Zhao Lili, Li Tao, Dang Meijuan, Li Ye, Lu Jialiang, Lu Ziwei, Chen Zhiyang, Huang Qiao, Chen Yujie, Yang Yang, Feng Yuxuan, Wang Xiaoya, Jian Yating, Wang Heying, Guo Yingying, Zhang Lei, Jiang Yu, Fan Songhua, Wu Shengxi, Fan Hong, Kuang Fang, Zhang Guilian
Department of Neurology, the Second Affiliated Hospital of Xi'an Jiaotong University, Xi'an, Shaanxi, 710004, China.
Department of Neurobiology, School of Basic Medicine, Fourth Military Medical University, Xi'an, Shaanxi, 710032, China.
Adv Sci (Weinh). 2025 Sep;12(35):e11873. doi: 10.1002/advs.202411873. Epub 2025 Aug 20.
Ischemia reperfusion (I/R) injury associated with recanalization therapy in acute ischemic stroke (AIS) exacerbates the initial brain damage. However, it remains a clinical challenge due to limited understanding of the underlying mechanisms of I/R injury. This study aims to investigate the mechanism of succinate dehydrogenase (SDH)-mediated succinate oxidation in microglia extracellular traps (MiETs) formation and neuronal injury after cerebra I/R injury. The results show that microglia are the main cell type producing extracellular traps (ETs) at 24 h at cerebral parenchyma after cerebral I/R. Additionally, oxygen glucose deprivation/re-oxygenation (OGD/R) could induce MiETs formation and increased level of mitochondrial reactive oxygen species (mtROS). Microglia switches toward glycolysis with enhanced SDH activity and upregulated expression of SDH subunit A (SDHA) during MiETosis. Dimethyl malonate (DMM), a competitive SDH inhibitor, could reduce MiETosis by inhibiting succinate oxidation and mtROS production during reperfusion. Furthermore, DMM is found to alleviate neuronal injury after OGD/R exposure and neurological behavior disorders after cerebral I/R, and the effect is similar to MiETosis inhibitor BB-Cl amidine. These findings reveal a novel functional state of microglia and the role of succinate oxidation in MiETosis after cerebral I/R and provide a novel potential target for the treatment of AIS.

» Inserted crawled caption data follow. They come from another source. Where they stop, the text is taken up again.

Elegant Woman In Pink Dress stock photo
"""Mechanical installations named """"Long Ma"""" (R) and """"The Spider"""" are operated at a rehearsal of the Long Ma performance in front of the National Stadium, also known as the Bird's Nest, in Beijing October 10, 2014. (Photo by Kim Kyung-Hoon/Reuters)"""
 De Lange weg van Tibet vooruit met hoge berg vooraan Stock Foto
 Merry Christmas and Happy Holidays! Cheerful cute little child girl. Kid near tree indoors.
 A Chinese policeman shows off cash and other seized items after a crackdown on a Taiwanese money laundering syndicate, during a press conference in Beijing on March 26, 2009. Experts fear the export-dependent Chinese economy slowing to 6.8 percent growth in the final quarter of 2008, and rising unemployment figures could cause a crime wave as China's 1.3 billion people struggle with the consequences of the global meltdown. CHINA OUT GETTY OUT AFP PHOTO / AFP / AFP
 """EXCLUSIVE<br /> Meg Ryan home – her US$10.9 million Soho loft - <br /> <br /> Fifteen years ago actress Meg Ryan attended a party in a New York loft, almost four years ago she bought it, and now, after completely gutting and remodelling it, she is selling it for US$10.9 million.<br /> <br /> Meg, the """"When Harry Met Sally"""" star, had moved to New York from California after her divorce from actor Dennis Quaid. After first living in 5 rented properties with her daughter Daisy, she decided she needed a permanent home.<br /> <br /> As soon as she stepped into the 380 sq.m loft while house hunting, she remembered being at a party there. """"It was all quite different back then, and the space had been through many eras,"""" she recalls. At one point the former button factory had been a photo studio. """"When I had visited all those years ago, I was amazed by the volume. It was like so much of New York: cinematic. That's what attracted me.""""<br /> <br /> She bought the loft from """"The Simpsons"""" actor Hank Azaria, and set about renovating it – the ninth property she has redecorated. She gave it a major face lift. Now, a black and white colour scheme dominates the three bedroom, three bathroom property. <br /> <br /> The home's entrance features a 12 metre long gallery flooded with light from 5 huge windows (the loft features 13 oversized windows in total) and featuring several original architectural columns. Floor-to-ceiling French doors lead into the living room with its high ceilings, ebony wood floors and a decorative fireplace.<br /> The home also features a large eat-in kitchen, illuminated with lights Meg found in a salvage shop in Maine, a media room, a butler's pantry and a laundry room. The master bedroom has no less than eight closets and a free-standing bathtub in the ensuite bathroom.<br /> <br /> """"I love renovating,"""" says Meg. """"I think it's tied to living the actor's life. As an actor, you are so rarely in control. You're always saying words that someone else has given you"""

急性缺血性卒中(AIS)再通治疗相关的缺血再灌注(I/R)损伤会加重初始脑损伤。然而,由于对I/R损伤潜在机制的了解有限,它仍然是一个临床挑战。本研究旨在探讨琥珀酸脱氢酶(SDH)介导的琥珀酸氧化在脑I/R损伤后小胶质细胞胞外陷阱(MiETs)形成和神经元损伤中的机制。结果表明,小胶质细胞是脑I/R后24小时脑实质中产生胞外陷阱(ETs)的主要细胞类型。此外,氧糖剥夺/复氧(OGD/R)可诱导MiETs形成并增加线粒体活性氧(mtROS)水平。在MiETosis过程中,小胶质细胞向糖酵解转变,SDH活性增强,SDH亚基A(SDHA)表达上调。竞争性SDH抑制剂丙二酸二甲酯(DMM)可通过抑制再灌注期间的琥珀酸氧化和mtROS产生来减少MiETosis。此外,发现DMM可减轻OGD/R暴露后的神经元损伤和脑I/R后的神经行为障碍,其效果与MiETosis抑制剂BB-Cl脒类似。这些发现揭示了小胶质细胞的一种新功能状态以及琥珀酸氧化在脑I/R后MiETosis中的作用,并为AIS的治疗提供了一个新的潜在靶点。